■ Text provided
◆ ◆ ◆
Sailing Trade Is Active
On no navigable body of water in the United States is there a large trade so distinctive or so thoroughly local as the Chesapeake bay trade of the sailing vessels. These vessels, none of them so very large, carry in a great measure the bulk of the products of the State.
There are about 500 sailing vessels, some of the conventional schooner type that is seen anywhere along the coast and in tropical seas as well, and a great many vessels of the exclusive Chesapeake bay type. Added to these are some 100 barges, with 15 tugs to attend exclusively to bay towing and about 40 passenger and freight steamers.
Perhaps great fortunes are not made by the owners of bay craft, but you seldom find a schooner that does not pay something over her expenses. There are certain seasons for the different trades, and in between these times various charters can be got.
Wheat Season Is On.
◆ ◆ ◆
■ Given records
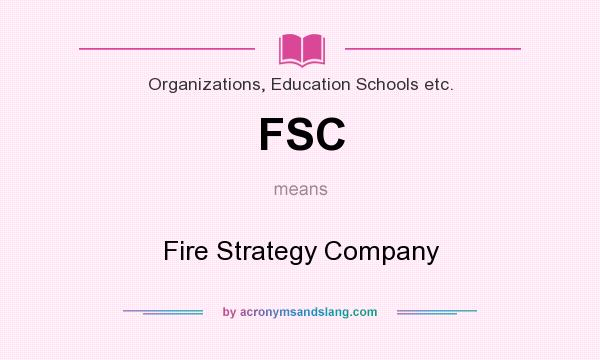 What does FSC mean? It stands for Fire Strategy Company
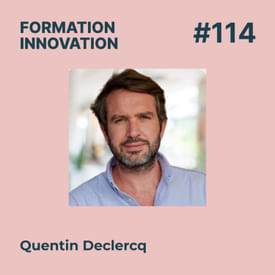 #114 -Intelligence Artificielle en formation : Stratégies et outils. Avec Quentin Declercq.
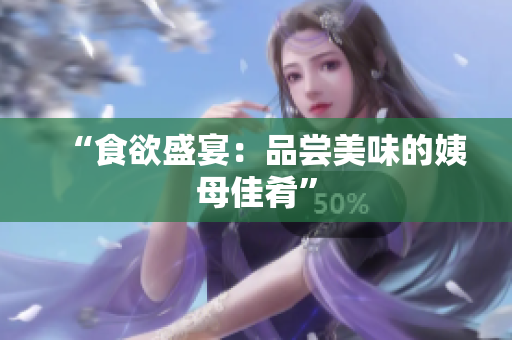 “食欲盛宴：品尝美味的姨母佳肴”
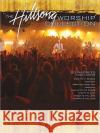 The Hillsong Worship Collection Hal Leonard Publishing Corporation 9781458406507 Hal Leonard Corporation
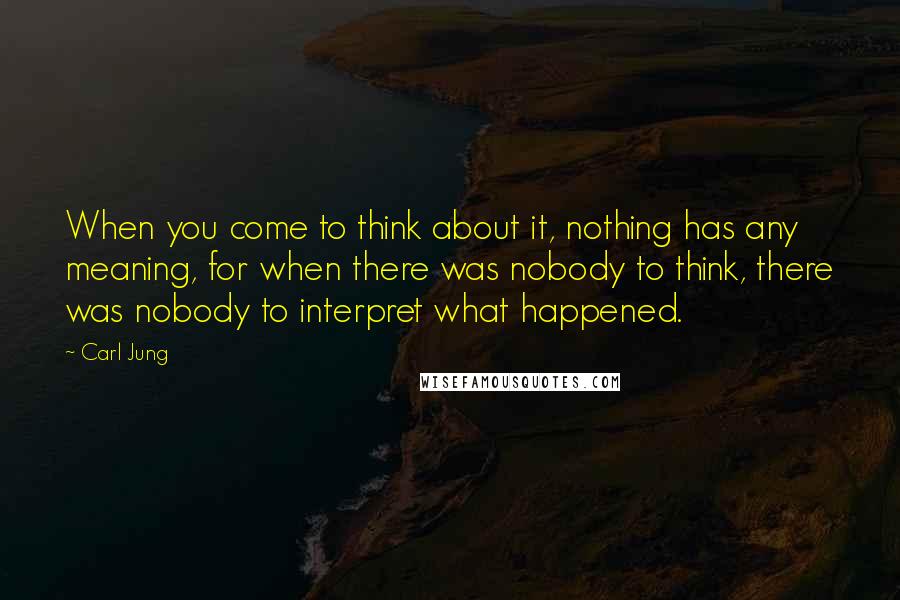 Carl Jung Quotes: When you come to think about it, nothing has any meaning, for when there was nobody to think, there was nobody to interpret what happened.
◆ ◆ ◆
■ What this task involves
Decide whether each statement agrees with the text on the Chesapeake bay sailing trade, answering yes or no and quoting the words of the text that settle it. (a) About 500 sailing vessels work in the trade. (b) Forty tugs attend exclusively to bay towing. (c) Owners of bay craft usually make great fortunes.

■ Task result
(a) Yes: "There are about 500 sailing vessels"
(b) No: "with 15 tugs to attend exclusively to bay towing"
(c) No: "Perhaps great fortunes are not made by the owners of bay craft"